### What is being asked
Starting at the first line and ending at the last, reproduce the records below exactly.

### Study material
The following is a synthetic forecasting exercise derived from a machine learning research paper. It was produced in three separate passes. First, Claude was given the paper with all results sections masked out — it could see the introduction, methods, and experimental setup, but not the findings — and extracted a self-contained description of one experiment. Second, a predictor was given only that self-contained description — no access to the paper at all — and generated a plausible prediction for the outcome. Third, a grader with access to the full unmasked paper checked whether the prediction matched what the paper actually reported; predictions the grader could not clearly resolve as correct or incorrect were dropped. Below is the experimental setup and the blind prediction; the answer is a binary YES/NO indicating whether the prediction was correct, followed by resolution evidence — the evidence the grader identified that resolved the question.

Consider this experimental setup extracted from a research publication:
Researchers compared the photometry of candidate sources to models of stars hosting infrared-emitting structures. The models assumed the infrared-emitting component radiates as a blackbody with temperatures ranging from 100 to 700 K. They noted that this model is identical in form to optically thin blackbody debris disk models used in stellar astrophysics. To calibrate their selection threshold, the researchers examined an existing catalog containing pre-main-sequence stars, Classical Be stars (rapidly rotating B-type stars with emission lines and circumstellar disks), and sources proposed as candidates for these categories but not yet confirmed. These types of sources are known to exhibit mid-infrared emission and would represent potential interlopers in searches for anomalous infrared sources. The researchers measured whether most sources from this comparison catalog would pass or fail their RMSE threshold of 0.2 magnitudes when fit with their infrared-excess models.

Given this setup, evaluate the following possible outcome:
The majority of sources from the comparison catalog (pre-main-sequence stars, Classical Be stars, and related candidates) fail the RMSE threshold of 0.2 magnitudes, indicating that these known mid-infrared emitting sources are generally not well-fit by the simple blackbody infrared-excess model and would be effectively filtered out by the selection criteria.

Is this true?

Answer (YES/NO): YES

### Finished task
The following is a synthetic forecasting exercise derived from a machine learning research paper. It was produced in three separate passes. First, Claude was given the paper with all results sections masked out — it could see the introduction, methods, and experimental setup, but not the findings — and extracted a self-contained description of one experiment. Second, a predictor was given only that self-contained description — no access to the paper at all — and generated a plausible prediction for the outcome. Third, a grader with access to the full unmasked paper checked whether the prediction matched what the paper actually reported; predictions the grader could not clearly resolve as correct or incorrect were dropped. Below is the experimental setup and the blind prediction; the answer is a binary YES/NO indicating whether the prediction was correct, followed by resolution evidence — the evidence the grader identified that resolved the question.

Consider this experimental setup extracted from a research publication:
Researchers compared the photometry of candidate sources to models of stars hosting infrared-emitting structures. The models assumed the infrared-emitting component radiates as a blackbody with temperatures ranging from 100 to 700 K. They noted that this model is identical in form to optically thin blackbody debris disk models used in stellar astrophysics. To calibrate their selection threshold, the researchers examined an existing catalog containing pre-main-sequence stars, Classical Be stars (rapidly rotating B-type stars with emission lines and circumstellar disks), and sources proposed as candidates for these categories but not yet confirmed. These types of sources are known to exhibit mid-infrared emission and would represent potential interlopers in searches for anomalous infrared sources. The researchers measured whether most sources from this comparison catalog would pass or fail their RMSE threshold of 0.2 magnitudes when fit with their infrared-excess models.

Given this setup, evaluate the following possible outcome:
The majority of sources from the comparison catalog (pre-main-sequence stars, Classical Be stars, and related candidates) fail the RMSE threshold of 0.2 magnitudes, indicating that these known mid-infrared emitting sources are generally not well-fit by the simple blackbody infrared-excess model and would be effectively filtered out by the selection criteria.

Is this true?

Answer (YES/NO): YES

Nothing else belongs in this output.